Wages fell amid a cumulative productivity increase of 4.5 percent, according to NELP. “Workers are producing more goods and services per hour but earning less than they were when the recovery began,” the group declared. Productivity is growing because companies are using high-tech gear — especially computers — to augment or replace labor.
The unwelcome analysis isn’t likely to get much promotion by progressive groups, partly because it happened on Obama’s watch, but also because it arrives in the middle of a push to double the inflow of low-skill immigrants, many of whom choose to work in the hardest-hit job categories.
In fact, many progressives and business-advocates suggest that high levels of low-skill immigration will boost wages for low-skilled Americans.
“If we don’t do anything to fix our broken system … We won’t benefit from highly-skilled immigrants starting businesses and creating jobs [and] American workers will have to make due with lower wages and fewer protections,” President Barack Obama said during his July 13 weekly address.
A controversial bill passed in late June by the Senate would double the immigration rate, and would add 46 million immigrants by 2033. House GOP leaders are debating their response, amid widespread opposition from the GOP’s base.
An increasing number of conservatives and academics argue that large-scale immigration has been harmful to Americans outside the top ranks of society and the economy.
Alabama Sen. Jeff Sessions, for example, says the defeat of a proposed immigration rewrite would help boost wages and make the GOP more popular among low-income and mid-income Americans, including Latinos and African-Americans.
“The Republican Platform should include a line that says we will promote an immigration policy that serves and honors the American worker and the American taxpayers,” he said in a June 13 speech in Alabama. “No political party can have as its goal lower wages for its country,” he said.
Since 2000, the nation’s working-age immigrant population has grown by 8.8 million, and the number of working immigrants has grown 5.3 million, according to a July 3 report by the Center for Immigration Studies.
The number of working-age natives has grown by 16.4 million, but the number with jobs has dropped by 1.3 million.
Overall, at least 20 million Americans are unemployed or underemployed, including many who are stuck in part-time jobs.
California has received a larger share of immigrants than nearly all other states, and it has the seventh-highest unemployment rate among states, despite its world-leading computer, movie and farming sectors.
In April, Harvard economist George Borjas estimated that the current legal and illegal immigration levels of roughly 1 million people per year add about 10 percent, or $1.6 trillion, to the size of the economy.
Immigrants receive the vast majority of that increase via their U.S. wages, but they also drag down the income of lower-income Americans who don’t employ immigrants, by roughly $402 billion per year, Borjas said. In turn, higher-income Americans, including investors and company owners, get the roughly $437 billion per year of benefit from the cheaper labor of immigrants and Americans.
The analysis was backed June 16 by the Congressional Budget Office, which predicted the Senate bill’s inflow of immigrants would expand the economy, lower average wages and education for a decade, and shift a larger share of national income towards investors.

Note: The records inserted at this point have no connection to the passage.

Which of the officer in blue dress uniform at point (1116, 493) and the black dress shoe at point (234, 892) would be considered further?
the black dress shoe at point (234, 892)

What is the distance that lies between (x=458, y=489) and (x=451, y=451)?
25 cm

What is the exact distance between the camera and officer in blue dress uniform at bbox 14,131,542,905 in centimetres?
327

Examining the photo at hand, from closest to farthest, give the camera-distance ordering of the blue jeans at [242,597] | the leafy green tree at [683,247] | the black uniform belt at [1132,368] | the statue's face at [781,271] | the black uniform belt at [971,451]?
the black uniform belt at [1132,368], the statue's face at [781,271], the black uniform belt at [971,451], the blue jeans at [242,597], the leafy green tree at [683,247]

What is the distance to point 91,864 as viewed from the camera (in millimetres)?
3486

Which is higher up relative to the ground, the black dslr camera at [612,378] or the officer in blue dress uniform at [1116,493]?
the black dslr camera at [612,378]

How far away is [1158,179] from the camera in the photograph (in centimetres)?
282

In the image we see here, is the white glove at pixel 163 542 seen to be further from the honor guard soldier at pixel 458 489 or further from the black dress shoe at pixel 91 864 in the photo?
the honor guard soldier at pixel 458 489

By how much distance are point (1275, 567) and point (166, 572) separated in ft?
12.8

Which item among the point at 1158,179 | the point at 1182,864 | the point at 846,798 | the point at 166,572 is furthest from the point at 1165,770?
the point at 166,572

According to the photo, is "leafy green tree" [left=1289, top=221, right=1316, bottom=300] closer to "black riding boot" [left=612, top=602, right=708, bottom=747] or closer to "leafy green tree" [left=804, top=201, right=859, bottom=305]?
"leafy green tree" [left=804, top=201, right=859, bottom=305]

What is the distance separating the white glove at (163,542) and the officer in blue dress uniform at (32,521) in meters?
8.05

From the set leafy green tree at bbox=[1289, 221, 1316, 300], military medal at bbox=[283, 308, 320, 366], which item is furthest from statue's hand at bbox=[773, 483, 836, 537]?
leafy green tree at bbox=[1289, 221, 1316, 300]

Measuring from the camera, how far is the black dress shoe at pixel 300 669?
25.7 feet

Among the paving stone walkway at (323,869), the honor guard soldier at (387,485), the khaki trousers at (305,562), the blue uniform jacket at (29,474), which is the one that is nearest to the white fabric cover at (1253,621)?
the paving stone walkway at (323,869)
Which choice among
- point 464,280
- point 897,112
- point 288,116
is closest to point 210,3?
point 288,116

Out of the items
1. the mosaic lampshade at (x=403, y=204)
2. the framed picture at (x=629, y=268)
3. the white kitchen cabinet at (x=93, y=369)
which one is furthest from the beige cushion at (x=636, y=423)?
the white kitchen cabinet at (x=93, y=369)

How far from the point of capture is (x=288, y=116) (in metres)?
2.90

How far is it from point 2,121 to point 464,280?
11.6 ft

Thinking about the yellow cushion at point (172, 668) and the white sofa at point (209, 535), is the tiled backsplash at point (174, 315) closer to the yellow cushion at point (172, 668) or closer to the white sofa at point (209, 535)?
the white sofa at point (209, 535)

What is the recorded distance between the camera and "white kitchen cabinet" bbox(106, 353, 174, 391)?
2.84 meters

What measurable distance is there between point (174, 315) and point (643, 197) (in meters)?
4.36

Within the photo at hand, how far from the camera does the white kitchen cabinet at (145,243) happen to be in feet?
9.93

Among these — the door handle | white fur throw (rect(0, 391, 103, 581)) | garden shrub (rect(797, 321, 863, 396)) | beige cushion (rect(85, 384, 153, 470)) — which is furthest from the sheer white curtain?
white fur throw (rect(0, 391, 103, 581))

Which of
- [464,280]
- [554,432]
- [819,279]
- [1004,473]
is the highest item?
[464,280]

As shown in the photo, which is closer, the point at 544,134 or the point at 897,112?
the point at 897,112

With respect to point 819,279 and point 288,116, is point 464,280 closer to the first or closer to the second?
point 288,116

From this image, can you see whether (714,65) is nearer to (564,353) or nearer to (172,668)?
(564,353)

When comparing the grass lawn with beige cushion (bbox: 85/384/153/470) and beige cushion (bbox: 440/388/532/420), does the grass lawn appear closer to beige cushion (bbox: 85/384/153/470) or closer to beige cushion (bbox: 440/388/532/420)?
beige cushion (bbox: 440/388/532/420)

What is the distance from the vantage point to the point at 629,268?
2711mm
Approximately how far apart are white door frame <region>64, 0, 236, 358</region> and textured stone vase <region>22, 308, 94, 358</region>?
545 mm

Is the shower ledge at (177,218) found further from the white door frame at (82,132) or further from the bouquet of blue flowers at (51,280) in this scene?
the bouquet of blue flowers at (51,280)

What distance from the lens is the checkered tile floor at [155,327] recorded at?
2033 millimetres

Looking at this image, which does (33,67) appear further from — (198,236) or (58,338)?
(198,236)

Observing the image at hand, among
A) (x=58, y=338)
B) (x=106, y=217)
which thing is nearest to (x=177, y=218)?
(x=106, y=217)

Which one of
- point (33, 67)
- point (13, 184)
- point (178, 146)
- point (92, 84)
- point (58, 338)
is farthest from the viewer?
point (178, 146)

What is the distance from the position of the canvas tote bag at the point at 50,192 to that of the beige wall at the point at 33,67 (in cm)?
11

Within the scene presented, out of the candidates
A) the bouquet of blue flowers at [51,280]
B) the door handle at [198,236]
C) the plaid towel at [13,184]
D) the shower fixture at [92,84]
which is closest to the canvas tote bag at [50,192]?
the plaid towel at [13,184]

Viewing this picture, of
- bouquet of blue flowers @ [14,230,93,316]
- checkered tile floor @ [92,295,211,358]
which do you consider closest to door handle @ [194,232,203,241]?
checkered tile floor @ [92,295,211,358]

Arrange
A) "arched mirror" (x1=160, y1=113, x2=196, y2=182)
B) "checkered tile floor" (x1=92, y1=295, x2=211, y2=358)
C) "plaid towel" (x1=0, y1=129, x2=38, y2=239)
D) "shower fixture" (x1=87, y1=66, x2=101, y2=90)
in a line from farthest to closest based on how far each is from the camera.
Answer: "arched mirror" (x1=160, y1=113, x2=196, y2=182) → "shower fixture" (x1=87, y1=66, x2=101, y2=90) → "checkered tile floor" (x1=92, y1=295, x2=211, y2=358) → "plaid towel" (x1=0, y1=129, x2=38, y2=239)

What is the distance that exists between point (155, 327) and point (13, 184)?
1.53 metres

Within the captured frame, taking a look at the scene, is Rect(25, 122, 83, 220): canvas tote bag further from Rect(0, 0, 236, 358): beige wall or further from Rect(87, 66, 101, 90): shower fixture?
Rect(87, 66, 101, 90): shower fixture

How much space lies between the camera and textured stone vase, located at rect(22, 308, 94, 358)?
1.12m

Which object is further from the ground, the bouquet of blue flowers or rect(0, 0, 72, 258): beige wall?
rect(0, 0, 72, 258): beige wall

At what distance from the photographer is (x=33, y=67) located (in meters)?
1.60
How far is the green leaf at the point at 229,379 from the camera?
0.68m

“The rate of return on capital would be higher [than on labor] under the legislation than under current law throughout the next two decades,” says the report, titled “The Economic Impact of S. 744.”
However, the NELP report ignored the possible role of low-skilled immigration in the loss of wages from 2009 to 2012, and instead pointed at other possible factors.
“Corporations are reaping the financial benefits of an increasingly productive workforce, but the recent decline in wages shows that these gains are not being shared with the people actually doing the work,” said a statement from Christine Owens, NELP’s executive director.
“The U.S. leads developed nations in income inequality, with the growth in inequality and economic disparities fueled by the declining real value of the minimum wage, the erosion [of] union representation in public and private workplaces, and U.S. tax and trade policies that reward companies for shipping profits and jobs abroad, among other factors,” said the NELP statement.